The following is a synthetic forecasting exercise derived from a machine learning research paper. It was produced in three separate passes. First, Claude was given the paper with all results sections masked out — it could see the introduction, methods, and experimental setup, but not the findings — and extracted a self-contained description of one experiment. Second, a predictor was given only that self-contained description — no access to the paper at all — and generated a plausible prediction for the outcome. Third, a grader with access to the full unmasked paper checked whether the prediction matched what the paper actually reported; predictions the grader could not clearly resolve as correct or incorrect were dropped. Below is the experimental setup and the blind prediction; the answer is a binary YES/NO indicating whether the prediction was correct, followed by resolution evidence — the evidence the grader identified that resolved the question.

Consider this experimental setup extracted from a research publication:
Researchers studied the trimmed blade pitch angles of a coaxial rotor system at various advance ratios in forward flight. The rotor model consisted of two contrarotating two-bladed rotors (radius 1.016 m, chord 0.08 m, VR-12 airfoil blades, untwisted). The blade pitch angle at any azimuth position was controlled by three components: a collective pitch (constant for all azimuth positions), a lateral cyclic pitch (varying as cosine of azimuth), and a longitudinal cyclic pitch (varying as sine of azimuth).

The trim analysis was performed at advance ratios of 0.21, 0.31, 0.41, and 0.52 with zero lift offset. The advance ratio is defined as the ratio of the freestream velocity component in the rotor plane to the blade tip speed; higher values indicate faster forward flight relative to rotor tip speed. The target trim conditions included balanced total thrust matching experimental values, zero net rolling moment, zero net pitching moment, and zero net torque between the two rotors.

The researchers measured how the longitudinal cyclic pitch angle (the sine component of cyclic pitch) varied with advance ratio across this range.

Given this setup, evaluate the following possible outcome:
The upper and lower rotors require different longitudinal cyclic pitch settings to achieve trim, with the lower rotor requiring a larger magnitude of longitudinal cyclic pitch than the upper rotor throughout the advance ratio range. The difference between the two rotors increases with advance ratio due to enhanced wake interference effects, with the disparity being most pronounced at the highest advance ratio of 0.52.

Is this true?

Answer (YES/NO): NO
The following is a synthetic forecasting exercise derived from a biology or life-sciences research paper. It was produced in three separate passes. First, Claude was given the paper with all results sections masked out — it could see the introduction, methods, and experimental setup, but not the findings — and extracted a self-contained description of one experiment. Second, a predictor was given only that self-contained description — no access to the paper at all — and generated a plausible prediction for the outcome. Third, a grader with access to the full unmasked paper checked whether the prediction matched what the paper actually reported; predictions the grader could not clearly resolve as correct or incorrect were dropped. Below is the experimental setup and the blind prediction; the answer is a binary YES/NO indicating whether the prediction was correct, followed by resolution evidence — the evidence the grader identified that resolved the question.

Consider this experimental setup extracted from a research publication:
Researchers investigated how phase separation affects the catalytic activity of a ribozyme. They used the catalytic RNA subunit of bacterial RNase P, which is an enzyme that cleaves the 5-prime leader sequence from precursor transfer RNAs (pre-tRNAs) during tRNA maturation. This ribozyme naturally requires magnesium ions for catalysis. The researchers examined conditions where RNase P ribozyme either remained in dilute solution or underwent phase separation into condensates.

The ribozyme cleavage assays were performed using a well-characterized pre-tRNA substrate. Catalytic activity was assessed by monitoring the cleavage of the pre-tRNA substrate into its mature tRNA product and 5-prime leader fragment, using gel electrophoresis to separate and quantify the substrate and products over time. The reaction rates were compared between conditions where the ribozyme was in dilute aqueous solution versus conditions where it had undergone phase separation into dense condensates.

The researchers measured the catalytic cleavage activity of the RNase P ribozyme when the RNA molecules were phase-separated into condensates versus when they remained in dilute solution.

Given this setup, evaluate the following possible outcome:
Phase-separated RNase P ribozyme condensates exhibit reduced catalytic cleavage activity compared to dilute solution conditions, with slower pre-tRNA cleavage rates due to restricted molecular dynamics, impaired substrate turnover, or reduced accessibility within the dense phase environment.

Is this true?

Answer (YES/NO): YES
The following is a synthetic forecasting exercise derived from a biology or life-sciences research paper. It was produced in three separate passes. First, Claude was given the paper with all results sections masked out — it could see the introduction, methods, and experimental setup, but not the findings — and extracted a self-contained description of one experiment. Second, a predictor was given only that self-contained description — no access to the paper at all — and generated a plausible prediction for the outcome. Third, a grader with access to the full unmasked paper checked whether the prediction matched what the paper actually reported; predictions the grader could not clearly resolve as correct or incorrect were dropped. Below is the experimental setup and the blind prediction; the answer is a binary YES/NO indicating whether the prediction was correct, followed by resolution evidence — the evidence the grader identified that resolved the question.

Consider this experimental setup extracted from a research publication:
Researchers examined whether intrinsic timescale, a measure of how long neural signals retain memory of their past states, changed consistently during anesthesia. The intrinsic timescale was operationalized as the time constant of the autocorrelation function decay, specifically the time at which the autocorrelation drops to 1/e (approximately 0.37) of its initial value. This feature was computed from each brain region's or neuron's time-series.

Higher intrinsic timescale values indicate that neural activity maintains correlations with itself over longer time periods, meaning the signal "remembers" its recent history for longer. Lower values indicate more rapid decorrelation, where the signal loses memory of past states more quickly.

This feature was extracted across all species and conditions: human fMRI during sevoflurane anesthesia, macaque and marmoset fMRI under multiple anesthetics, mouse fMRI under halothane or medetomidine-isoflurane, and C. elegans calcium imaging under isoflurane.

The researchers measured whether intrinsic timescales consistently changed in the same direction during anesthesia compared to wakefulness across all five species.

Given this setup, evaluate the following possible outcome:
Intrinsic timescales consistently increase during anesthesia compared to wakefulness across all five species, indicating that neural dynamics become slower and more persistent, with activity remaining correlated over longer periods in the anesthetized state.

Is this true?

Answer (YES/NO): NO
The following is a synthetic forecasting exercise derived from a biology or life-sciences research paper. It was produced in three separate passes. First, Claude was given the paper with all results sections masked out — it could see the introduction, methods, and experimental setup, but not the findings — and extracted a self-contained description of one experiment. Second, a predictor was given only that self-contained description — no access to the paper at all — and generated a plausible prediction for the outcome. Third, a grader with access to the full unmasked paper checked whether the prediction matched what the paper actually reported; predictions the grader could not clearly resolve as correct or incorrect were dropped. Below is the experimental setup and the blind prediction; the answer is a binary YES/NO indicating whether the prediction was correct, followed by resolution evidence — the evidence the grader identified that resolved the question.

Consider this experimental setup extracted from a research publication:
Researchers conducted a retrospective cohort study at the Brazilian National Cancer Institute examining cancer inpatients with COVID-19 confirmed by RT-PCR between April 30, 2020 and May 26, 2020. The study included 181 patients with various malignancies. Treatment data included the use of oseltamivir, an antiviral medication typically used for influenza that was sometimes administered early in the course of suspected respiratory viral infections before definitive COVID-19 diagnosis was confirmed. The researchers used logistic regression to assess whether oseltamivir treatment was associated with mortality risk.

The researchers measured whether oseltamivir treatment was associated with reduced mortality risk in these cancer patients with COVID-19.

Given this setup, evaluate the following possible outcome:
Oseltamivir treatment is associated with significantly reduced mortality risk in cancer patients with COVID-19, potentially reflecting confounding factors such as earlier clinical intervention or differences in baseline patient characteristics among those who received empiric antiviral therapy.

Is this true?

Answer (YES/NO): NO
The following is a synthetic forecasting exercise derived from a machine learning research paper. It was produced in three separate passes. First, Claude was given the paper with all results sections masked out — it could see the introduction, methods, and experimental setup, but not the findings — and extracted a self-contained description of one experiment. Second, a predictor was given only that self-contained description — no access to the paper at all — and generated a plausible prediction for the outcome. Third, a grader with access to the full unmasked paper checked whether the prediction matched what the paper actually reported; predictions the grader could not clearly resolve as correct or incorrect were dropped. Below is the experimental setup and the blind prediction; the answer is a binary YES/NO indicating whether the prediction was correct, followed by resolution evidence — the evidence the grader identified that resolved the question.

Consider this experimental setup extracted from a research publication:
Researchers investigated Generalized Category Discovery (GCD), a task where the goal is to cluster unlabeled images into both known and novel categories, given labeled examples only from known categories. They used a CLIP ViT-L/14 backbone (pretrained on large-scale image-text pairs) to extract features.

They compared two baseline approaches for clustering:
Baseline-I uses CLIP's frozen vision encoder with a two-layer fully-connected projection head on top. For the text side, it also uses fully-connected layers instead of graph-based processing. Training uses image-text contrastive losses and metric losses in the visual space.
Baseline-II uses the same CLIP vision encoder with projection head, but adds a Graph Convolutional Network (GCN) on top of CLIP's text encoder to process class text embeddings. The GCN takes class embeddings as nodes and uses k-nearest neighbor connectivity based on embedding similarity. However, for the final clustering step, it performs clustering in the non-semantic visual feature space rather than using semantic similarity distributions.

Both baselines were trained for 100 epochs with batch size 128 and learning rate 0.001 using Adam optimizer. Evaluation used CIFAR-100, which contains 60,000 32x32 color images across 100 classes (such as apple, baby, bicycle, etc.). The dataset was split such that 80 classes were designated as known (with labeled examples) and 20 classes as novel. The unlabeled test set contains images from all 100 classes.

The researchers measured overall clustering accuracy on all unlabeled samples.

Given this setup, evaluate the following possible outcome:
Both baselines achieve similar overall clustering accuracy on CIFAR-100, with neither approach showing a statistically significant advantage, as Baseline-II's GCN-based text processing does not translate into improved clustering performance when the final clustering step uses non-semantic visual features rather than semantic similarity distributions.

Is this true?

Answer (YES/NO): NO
--
# Task details:
Between the first line of the entries above and the line with "Researchers studied the", both included, copy every line exactly and nothing outside that range.

# Written solution:
The following is a synthetic forecasting exercise derived from a machine learning research paper. It was produced in three separate passes. First, Claude was given the paper with all results sections masked out — it could see the introduction, methods, and experimental setup, but not the findings — and extracted a self-contained description of one experiment. Second, a predictor was given only that self-contained description — no access to the paper at all — and generated a plausible prediction for the outcome. Third, a grader with access to the full unmasked paper checked whether the prediction matched what the paper actually reported; predictions the grader could not clearly resolve as correct or incorrect were dropped. Below is the experimental setup and the blind prediction; the answer is a binary YES/NO indicating whether the prediction was correct, followed by resolution evidence — the evidence the grader identified that resolved the question.

Consider this experimental setup extracted from a research publication:
Researchers studied the trimmed blade pitch angles of a coaxial rotor system at various advance ratios in forward flight. The rotor model consisted of two contrarotating two-bladed rotors (radius 1.016 m, chord 0.08 m, VR-12 airfoil blades, untwisted). The blade pitch angle at any azimuth position was controlled by three components: a collective pitch (constant for all azimuth positions), a lateral cyclic pitch (varying as cosine of azimuth), and a longitudinal cyclic pitch (varying as sine of azimuth).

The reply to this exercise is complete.